[Scene-based reasoning records]

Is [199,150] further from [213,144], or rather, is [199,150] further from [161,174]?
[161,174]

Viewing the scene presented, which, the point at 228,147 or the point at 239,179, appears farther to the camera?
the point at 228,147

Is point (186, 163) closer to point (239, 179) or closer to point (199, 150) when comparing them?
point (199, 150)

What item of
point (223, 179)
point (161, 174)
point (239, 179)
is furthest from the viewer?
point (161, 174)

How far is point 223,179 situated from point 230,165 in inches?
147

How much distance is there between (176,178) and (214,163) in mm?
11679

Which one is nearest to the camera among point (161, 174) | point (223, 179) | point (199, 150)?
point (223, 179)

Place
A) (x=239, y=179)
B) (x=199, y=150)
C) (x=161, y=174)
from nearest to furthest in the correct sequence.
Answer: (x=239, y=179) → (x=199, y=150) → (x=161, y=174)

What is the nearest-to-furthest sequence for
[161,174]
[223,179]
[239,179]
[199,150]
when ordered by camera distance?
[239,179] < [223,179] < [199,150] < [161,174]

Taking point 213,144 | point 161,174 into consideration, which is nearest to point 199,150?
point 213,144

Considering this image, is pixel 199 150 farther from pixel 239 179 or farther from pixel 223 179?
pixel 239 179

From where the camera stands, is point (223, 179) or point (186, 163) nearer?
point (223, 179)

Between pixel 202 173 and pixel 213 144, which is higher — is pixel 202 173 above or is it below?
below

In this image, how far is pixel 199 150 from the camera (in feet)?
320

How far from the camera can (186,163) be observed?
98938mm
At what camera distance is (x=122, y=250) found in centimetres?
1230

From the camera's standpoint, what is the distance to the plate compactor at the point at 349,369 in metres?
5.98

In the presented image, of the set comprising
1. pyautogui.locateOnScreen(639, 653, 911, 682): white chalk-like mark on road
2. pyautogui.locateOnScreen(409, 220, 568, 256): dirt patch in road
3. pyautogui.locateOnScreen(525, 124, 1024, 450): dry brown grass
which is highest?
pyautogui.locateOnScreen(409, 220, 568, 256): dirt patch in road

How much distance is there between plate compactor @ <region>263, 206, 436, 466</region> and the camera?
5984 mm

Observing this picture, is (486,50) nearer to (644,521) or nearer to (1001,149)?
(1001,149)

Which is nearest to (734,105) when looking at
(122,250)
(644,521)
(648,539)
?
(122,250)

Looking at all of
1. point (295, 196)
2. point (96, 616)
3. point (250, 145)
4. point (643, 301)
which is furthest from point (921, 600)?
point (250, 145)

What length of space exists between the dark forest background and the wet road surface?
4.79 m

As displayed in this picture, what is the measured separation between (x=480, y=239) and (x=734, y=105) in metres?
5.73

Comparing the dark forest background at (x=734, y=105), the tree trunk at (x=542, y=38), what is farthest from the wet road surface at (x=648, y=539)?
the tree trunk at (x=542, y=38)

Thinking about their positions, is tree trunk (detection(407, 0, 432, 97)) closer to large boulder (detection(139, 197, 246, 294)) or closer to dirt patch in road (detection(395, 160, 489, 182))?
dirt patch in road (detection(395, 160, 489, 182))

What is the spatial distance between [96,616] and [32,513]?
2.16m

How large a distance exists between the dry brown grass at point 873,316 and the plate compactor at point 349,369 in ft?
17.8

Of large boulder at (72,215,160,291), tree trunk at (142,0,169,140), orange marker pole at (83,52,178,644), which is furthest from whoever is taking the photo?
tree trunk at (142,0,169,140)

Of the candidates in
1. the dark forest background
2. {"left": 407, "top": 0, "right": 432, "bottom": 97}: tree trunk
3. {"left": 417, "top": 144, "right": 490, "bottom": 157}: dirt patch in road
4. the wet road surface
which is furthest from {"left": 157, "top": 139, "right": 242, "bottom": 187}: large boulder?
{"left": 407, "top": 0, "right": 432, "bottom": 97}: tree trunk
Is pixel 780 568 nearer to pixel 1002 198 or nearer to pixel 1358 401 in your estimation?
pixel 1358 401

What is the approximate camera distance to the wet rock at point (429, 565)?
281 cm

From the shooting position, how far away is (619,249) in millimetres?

GIVEN EXERCISE:
Write out only what runs from the line holding "Of large boulder" through the last line of the records, exactly as shown.

RESULT:
Of large boulder at (72,215,160,291), tree trunk at (142,0,169,140), orange marker pole at (83,52,178,644), which is furthest from whoever is taking the photo?
tree trunk at (142,0,169,140)

Of the candidates in
1. the dark forest background
2. {"left": 407, "top": 0, "right": 432, "bottom": 97}: tree trunk
3. {"left": 417, "top": 144, "right": 490, "bottom": 157}: dirt patch in road
4. the wet road surface
which is furthest from {"left": 157, "top": 139, "right": 242, "bottom": 187}: large boulder?
{"left": 407, "top": 0, "right": 432, "bottom": 97}: tree trunk
Is pixel 780 568 nearer to pixel 1002 198 or nearer to pixel 1358 401 in your estimation?
pixel 1358 401

What is the approximate camera distance to the wet rock at point (429, 565)?
281 cm

From the shooting position, how far away is (619,249) in millimetres?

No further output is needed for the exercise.